__EXERCISE AIM__
Please repeat all the entries. Nothing may differ.

__Items from a data source__
--------------------------------------------------
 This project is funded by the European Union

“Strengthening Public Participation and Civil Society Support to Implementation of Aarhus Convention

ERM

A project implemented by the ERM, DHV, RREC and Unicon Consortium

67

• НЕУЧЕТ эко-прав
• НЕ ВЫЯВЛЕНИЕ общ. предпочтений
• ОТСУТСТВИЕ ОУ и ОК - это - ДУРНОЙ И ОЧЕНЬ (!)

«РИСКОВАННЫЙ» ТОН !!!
--------------------------------------------------
__OUTPUT BELOW__
 This project is funded by the European Union

“Strengthening Public Participation and Civil Society Support to Implementation of Aarhus Convention

ERM

A project implemented by the ERM, DHV, RREC and Unicon Consortium

67

• НЕУЧЕТ эко-прав
• НЕ ВЫЯВЛЕНИЕ общ. предпочтений
• ОТСУТСТВИЕ ОУ и ОК - это - ДУРНОЙ И ОЧЕНЬ (!)

«РИСКОВАННЫЙ» ТОН !!!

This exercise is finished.